Recentemente, o presidente dos EUA, Donald Trump, citou o Brasil em uma lista de países sobre os quais pretende impor tarifas ao alumínio e cobre, que são metais necessários para a produção de equipamentos militares nos EUA.
Para Burmann, a medida pode afetar a relação entres os países no segmento militar, uma vez que seria natural que o Brasil retaliasse. Porém, ele afirma que as relações comerciais militares entre Brasil e EUA não são muito intensas, ocorrendo em momentos específicos, com acordos bem-feitos e delimitados, e que envolvem contrapartidas de ambas as partes.

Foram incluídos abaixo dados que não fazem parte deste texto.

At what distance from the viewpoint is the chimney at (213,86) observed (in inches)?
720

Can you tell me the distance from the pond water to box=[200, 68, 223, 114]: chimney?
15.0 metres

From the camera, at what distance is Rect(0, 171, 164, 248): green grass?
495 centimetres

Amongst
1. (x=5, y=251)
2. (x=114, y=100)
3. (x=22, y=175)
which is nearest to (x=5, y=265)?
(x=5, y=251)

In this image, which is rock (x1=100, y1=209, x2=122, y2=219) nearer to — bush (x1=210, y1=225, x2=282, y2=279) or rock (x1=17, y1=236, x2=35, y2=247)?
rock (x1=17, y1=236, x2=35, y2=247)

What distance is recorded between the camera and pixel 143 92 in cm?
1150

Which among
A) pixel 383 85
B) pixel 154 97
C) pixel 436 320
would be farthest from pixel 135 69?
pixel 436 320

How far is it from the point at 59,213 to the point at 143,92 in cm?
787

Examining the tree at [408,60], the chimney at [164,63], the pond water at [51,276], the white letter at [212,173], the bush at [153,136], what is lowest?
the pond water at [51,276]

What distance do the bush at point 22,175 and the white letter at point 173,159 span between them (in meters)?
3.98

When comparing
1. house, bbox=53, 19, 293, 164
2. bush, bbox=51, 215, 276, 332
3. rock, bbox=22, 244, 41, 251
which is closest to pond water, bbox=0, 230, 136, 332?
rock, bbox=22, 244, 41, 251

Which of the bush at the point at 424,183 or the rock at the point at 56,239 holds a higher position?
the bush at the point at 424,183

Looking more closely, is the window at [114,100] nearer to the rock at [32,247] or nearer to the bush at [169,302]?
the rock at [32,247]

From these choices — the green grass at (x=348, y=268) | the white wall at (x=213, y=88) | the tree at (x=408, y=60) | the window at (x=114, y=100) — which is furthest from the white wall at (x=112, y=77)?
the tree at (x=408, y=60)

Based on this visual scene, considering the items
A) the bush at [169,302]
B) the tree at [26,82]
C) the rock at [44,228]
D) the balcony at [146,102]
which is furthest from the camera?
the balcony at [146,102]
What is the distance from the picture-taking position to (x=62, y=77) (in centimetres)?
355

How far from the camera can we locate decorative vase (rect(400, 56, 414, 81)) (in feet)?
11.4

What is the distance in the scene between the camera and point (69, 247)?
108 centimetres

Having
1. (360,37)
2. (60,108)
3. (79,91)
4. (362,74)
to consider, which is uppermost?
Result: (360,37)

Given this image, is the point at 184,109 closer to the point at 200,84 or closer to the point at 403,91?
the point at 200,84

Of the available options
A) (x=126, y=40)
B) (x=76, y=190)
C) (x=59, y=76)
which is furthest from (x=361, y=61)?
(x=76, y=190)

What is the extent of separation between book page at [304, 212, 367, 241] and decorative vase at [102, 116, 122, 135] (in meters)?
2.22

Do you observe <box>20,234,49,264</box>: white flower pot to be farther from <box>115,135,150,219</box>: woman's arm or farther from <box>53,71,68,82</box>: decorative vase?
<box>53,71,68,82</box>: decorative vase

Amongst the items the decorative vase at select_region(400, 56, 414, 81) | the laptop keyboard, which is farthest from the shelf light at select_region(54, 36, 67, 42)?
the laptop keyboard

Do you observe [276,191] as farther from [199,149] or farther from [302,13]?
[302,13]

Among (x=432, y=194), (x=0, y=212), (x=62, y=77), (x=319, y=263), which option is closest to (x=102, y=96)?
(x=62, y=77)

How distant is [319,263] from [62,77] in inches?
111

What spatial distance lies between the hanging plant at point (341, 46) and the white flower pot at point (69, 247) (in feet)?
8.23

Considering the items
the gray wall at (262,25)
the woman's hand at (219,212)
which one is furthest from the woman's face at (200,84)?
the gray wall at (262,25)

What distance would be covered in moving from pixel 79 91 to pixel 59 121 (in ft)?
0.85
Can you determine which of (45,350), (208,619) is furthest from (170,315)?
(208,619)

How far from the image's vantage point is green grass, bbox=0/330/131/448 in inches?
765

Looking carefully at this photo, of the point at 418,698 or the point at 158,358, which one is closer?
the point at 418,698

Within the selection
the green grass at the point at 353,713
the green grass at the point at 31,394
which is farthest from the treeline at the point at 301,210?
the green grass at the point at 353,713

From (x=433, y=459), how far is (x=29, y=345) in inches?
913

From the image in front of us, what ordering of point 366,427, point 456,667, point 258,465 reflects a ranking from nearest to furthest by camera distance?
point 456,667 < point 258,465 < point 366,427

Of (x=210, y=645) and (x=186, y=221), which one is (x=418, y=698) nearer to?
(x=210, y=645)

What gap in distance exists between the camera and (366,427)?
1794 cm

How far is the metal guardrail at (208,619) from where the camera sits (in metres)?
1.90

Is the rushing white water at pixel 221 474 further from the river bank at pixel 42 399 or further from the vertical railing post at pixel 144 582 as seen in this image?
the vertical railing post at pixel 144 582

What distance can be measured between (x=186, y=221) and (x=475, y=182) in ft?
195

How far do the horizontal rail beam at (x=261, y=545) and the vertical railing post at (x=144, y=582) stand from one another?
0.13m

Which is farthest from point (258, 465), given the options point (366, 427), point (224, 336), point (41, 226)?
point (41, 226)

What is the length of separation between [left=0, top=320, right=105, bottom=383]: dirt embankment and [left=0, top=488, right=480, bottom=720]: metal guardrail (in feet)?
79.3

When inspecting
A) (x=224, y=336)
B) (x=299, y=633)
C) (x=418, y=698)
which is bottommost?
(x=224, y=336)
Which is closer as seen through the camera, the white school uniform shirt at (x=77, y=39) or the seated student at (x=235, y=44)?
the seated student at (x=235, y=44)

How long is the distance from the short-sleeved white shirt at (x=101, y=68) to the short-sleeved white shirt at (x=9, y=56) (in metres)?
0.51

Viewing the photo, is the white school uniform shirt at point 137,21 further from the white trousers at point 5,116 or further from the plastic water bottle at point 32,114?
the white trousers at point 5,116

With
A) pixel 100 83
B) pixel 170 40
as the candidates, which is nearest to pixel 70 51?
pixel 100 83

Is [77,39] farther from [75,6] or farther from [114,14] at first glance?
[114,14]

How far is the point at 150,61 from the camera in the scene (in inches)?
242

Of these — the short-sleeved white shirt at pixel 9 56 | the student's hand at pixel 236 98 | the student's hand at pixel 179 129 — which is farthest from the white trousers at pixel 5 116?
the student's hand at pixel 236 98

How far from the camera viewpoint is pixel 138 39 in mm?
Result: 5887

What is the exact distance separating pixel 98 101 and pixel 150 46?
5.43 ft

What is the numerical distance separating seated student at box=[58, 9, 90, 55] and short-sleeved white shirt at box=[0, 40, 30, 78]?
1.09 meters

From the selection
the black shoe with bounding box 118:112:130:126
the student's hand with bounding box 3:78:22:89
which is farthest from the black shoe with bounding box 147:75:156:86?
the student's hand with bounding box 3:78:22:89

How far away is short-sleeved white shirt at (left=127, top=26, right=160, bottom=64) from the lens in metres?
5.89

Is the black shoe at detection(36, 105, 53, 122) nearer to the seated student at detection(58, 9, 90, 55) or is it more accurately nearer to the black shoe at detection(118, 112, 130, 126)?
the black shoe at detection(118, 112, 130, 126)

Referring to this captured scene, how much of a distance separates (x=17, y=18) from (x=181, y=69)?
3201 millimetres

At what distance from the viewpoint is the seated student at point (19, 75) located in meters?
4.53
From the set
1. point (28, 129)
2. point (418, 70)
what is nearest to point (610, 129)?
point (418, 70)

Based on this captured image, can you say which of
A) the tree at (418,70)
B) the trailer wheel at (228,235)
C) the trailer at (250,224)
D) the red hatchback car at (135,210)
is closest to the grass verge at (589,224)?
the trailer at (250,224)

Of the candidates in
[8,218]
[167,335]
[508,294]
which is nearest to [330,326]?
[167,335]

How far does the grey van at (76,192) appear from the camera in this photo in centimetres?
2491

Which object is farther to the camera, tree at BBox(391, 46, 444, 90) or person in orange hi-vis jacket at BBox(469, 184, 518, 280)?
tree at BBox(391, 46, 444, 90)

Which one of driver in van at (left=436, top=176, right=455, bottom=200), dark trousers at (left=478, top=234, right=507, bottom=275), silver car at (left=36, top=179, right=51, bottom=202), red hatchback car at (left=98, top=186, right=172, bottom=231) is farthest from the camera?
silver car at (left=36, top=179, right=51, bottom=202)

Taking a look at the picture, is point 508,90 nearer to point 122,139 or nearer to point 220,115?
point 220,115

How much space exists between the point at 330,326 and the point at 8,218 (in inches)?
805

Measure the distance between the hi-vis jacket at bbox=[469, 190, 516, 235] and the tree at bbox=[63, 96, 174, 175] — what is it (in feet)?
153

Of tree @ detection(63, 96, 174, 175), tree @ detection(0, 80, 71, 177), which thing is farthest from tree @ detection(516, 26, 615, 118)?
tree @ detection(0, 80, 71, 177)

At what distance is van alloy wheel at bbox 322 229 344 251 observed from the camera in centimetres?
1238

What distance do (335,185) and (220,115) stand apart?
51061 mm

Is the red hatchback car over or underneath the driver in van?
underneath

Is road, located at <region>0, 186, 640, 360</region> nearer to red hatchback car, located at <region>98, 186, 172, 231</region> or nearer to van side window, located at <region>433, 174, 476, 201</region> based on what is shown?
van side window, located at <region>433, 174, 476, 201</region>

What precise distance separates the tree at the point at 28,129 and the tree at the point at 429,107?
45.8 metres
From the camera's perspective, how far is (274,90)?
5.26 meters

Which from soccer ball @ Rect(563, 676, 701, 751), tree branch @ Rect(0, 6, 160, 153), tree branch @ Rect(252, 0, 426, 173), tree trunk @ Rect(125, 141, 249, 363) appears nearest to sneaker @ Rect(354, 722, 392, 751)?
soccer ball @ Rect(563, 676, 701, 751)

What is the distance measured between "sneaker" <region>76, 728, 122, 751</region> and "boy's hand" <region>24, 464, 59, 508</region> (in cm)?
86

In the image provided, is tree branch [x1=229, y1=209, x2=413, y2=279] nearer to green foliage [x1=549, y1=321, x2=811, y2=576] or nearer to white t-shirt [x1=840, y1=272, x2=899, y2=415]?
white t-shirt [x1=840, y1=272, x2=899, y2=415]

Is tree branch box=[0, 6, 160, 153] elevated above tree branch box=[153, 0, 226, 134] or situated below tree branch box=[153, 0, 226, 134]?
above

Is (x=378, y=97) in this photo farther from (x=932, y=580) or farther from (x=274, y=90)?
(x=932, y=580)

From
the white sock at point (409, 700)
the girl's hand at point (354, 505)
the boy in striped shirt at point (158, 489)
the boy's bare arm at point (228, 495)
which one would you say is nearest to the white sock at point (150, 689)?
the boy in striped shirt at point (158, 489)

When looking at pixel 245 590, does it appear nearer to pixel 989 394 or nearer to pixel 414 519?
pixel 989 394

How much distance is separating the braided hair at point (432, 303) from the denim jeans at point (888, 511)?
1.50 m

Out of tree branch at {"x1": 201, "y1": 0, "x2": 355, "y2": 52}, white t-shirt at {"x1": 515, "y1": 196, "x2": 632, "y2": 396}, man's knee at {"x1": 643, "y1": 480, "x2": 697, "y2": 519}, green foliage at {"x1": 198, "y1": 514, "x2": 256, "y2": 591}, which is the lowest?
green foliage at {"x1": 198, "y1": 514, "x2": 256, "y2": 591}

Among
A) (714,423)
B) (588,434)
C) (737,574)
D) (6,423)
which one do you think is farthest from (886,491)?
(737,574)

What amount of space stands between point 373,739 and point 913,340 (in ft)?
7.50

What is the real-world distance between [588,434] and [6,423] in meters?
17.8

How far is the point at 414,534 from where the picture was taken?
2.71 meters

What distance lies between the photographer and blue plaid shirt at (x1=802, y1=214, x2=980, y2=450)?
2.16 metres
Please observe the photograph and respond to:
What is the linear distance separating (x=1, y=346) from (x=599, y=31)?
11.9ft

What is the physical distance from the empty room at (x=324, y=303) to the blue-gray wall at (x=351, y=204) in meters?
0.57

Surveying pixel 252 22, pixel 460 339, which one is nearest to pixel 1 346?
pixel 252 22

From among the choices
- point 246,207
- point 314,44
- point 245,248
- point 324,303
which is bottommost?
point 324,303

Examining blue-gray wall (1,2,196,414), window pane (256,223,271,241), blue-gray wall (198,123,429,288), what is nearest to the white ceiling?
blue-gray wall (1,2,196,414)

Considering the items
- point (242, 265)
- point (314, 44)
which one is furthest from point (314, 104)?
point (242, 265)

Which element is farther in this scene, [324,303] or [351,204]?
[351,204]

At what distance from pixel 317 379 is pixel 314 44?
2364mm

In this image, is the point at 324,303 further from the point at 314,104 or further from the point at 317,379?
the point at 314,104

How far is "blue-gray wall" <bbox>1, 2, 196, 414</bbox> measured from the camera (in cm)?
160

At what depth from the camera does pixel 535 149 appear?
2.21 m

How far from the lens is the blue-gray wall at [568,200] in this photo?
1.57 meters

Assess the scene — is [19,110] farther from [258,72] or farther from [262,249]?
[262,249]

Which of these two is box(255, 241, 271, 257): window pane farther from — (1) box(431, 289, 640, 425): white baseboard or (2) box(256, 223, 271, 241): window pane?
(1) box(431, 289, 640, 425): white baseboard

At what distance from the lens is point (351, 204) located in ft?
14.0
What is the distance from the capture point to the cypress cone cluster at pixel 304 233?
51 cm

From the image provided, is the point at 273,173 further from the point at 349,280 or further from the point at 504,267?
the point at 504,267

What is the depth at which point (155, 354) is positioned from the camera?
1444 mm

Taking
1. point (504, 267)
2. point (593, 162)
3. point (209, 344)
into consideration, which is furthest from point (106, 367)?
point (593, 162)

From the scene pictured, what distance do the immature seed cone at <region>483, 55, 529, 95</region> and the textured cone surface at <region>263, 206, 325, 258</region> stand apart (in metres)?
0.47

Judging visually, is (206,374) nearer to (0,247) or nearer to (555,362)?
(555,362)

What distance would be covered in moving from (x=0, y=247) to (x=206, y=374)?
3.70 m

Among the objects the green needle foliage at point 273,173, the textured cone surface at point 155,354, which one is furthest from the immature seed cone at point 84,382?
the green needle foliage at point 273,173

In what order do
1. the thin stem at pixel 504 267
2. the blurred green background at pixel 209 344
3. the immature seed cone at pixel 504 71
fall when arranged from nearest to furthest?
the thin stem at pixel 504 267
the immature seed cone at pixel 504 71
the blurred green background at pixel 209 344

"Então eu acho que não é muito uma relação tão intensa, que tenha tantas interações assim a ponto de ser um alvo que o Brasil deva retaliar ou que vá prejudicar as relações. Não é como se o tempo inteiro nós estivéssemos comprando sistemas militares americanos e vendendo outros para eles. Isso provavelmente acontece dentro dos contratos de manutenção, dos contratos de peças, dos contratos já elaborados e que daí mexer neles seria, inclusive juridicamente falando, algo bem complicado", explica.
Ele acrescenta não considerar que militares vão deixar de ter interesse ou de ver a necessidade na aquisição de um sistema dos EUA apenas por conta das relações comerciais, o que novamente indica um descompasso da política externa e da política de defesa.
"Mas, como eu disse, uma vez que não é algo muito intenso e que acontece com muita frequência, ainda é compreensível que exista essa diferença, a política externa andando por um lado, a política de defesa, especialmente de aquisição de sistemas militares, andando por outro", afirma o especialista.